TASK SET.
a - Rewrite the part of the density clustering assignment starting with "CSCI4390-6390 Assign5" and going on through "between 0 and 1.", putting "feature matrix" in place of "data matrix".
b - For each statement, say whether it agrees with the density clustering assignment. Answer yes or no, and quote the deciding words of the assignment: (i) The ID variable serves as the labels for the ground truth clustering. (ii) In place of line 7, kmeans is run over the attractors to find 2 clusters. (iii) The NMI score is computed with 'arithmetic' as the average_method.

EXCERPT.

CSCI4390-6390 Assign5

Assign5: Density Clustering

Due Date: Oct 30, before midnight (11:59:59PM)

Data

Download the Breast Cancer Wisconsin (Diagnostic) Dataset from the UCI Machine Learning repository. You should parse and store the data as a data matrix. The ID variable will not be used, and the Diagnosis variable will be used only as labels to determine the ground truth clustering. The remaining 30 continuous attributes will comprise the data matrix, which is $n=569$ points in $d=30$ dimensional space.

Use sklearn's MinMaxScaler to make sure all attributes are between 0 and 1.

Jupyter Notebook

You must submit a self-contained jupyter notebook, with all of your code and output. You must use NumPy, with well known/inbuilt libraries for data input (e.g., pandas). Plots must be in inline mode (i.e., embedded) in the notebook, using matplotlib.

DENCLUE Algorithm

You will implement the DENCLUE density-based clustering algorithm (Alg 15.2, pg 388), but slightly modified as noted below (esp. ignore line 7).

You will use mean-shift updates to compute the attractor for each point, as defined in the FindAttactor function (lines 11-17). Use logsumexp if needed.

The first change from the pseudo-code is that we will not do any density-based filtering. Just compute the attractor for each point using mean-shift. Next, as you find the attractor for point $\mathbf{x}_i$, first check whether a previously found attractor is close to it, and add the point to that attractor's points. In other words, say $\mathbf{a}_i$ is the attractor for $\mathbf{x}_i$. If $\mathbf{a}_i$ is close to a previously found attractor $\mathbf{a}_k$, then add $\mathbf{x}_i$ to the point set for $\mathbf{a}_k$. For the closeness check you should use $|\mathbf{a}_i -\mathbf{a}_k | \le \theta$ where $\theta$ is some distance threshold (that you'll have to choose).

Note that as you add points to a given attractor, say $\mathbf{a}_k$ above, make sure you also update the attractor to be the mean of the two attractors, i.e., replace $\mathbf{a}_k$ by the mean of $\mathbf{a}_k$ and $\mathbf{a}_i$, for the case above. To be perfectly correct, you should do a running mean update of the attractors if points are added to a previous attractor (this would also involve keep track of how many points have been added to a given attractor's point set.)

Finally, in lieu of line 7, run kmeans over the attractors to find 2 clusters (you can use sklearn's Kmeans algorithm), and then for each attractor in a cluster, its assigned points should get the same cluster label.

Note that this method does not use the number of clusters as input, so you need to choose the width parameter $h$ and the distance threshold $\theta$ carefully to find a good clustering. Run your code using different values for both and report the clustering with the best NMI score.

Your program output should consist of the following information:

Size of each cluster.
The Normalized Mutual Information (NMI) score for your clustering. You can use sklearn.metrics.normalized_mutual_info_score using 'geometric' as average_method.

Finally, plot the clusters in 2D using the PCA projections. Note the cluster centers as well.

What to submit

Submit your notebook named as assign5.ipynb via submitty. Document AI tools use via the prompts use and the modifications to those prompts to make things work.

Policy on Academic Honesty

You are free to discuss how to tackle the assignment, but all coding must be your own. Any AI tool use must be declared. Any students caught violating the academic honesty principle (e.g., code similarity, or failure to disclose AI tools) will get an automatic F grade on the course and will be referred to the dean of students for disciplinary action.

RECORD EXCERPTS.
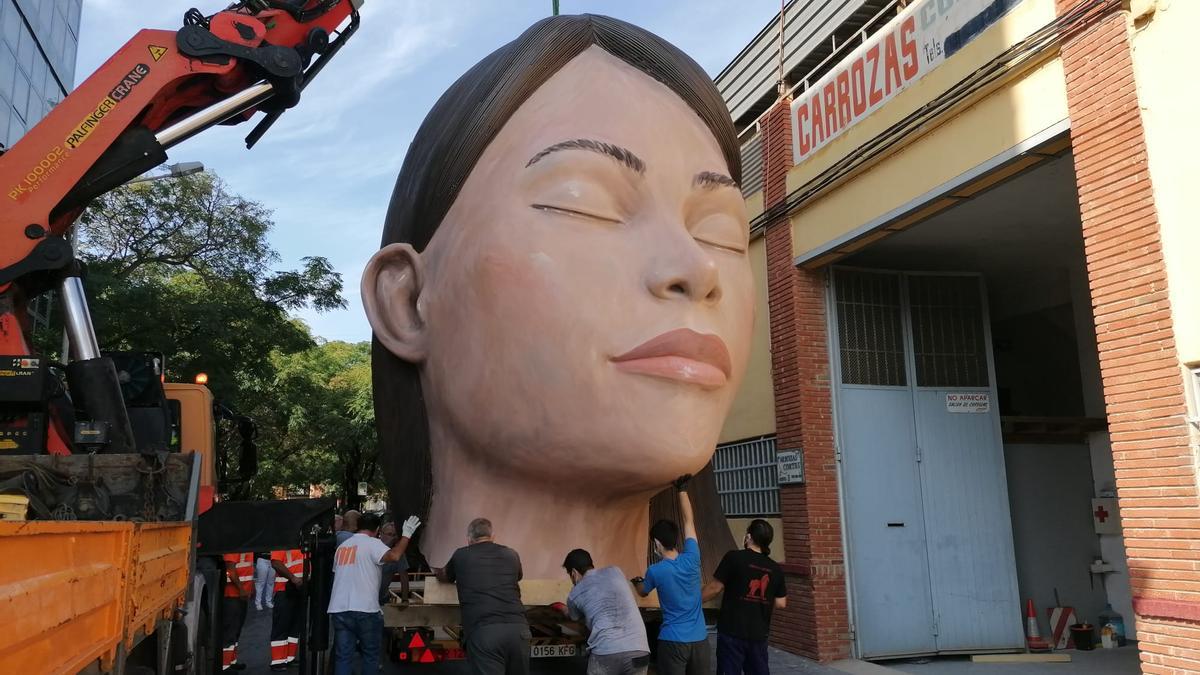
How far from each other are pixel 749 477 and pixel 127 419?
666 centimetres

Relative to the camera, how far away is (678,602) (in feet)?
15.7

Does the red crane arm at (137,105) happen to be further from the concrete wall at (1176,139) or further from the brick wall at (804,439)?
the concrete wall at (1176,139)

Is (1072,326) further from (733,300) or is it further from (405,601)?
(405,601)

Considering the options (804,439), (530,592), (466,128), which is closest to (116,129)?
(466,128)

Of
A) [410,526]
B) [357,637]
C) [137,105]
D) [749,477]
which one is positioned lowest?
[357,637]

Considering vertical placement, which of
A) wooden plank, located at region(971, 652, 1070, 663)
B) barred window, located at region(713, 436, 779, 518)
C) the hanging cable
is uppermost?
the hanging cable

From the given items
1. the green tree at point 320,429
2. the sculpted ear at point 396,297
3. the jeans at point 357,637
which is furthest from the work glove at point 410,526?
the green tree at point 320,429

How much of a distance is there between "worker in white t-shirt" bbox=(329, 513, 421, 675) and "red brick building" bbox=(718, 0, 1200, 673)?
4.33 meters

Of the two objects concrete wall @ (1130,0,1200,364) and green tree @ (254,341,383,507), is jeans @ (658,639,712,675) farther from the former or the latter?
green tree @ (254,341,383,507)

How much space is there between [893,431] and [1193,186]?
4127mm

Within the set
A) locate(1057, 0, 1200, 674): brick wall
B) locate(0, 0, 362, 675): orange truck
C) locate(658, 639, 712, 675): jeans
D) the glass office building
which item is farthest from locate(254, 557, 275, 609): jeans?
locate(1057, 0, 1200, 674): brick wall

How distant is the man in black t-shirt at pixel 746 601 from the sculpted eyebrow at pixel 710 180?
7.05 ft

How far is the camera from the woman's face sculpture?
4.22 metres

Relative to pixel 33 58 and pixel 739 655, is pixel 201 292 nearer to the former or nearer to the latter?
pixel 33 58
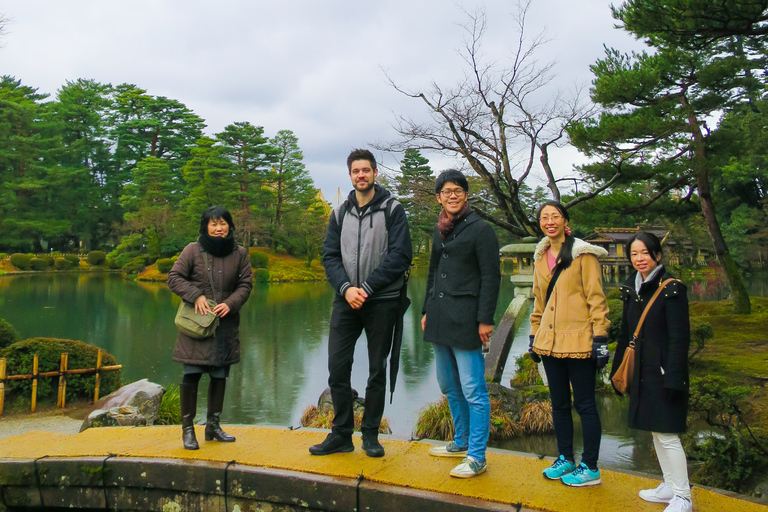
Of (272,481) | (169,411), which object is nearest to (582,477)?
(272,481)

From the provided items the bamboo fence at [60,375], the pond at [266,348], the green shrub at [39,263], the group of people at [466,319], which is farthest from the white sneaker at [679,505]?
the green shrub at [39,263]

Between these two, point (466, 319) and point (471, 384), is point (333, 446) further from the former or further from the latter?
point (466, 319)

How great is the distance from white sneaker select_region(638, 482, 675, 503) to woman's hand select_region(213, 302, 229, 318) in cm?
198

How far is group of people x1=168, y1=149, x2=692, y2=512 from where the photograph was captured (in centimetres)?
214

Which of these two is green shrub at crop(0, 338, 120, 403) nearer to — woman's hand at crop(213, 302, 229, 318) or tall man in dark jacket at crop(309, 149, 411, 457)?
woman's hand at crop(213, 302, 229, 318)

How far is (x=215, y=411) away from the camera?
2883mm

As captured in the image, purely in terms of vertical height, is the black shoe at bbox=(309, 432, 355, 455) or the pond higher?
the black shoe at bbox=(309, 432, 355, 455)

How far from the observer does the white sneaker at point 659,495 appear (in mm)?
2066

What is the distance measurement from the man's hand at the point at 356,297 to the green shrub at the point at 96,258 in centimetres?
2932

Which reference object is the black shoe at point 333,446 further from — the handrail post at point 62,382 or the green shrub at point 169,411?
the handrail post at point 62,382

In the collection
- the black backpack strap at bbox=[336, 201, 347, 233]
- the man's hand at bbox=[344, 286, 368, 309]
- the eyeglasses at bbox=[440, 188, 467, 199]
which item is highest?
the eyeglasses at bbox=[440, 188, 467, 199]

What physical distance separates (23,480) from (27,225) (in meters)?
28.9

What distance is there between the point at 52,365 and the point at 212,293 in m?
3.72

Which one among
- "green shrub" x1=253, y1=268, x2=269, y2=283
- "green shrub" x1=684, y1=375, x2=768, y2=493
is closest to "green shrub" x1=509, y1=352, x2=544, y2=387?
"green shrub" x1=684, y1=375, x2=768, y2=493
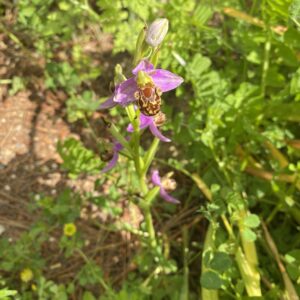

ANSWERS FOR THE EXERCISE.
a -
CSCI4390-6390 Assign5

Assign5: Density Clustering

Due Date: Oct 30, before midnight (11:59:59PM)

Data

Download the Breast Cancer Wisconsin (Diagnostic) Dataset from the UCI Machine Learning repository. You should parse and store the data as a feature matrix. The ID variable will not be used, and the Diagnosis variable will be used only as labels to determine the ground truth clustering. The remaining 30 continuous attributes will comprise the feature matrix, which is $n=569$ points in $d=30$ dimensional space.

Use sklearn's MinMaxScaler to make sure all attributes are between 0 and 1.

b -
(i) No: "The ID variable will not be used, and the Diagnosis variable will be used only as labels to determine the ground truth clustering."
(ii) Yes: "in lieu of line 7, run kmeans over the attractors to find 2 clusters"
(iii) No: "using 'geometric' as average_method"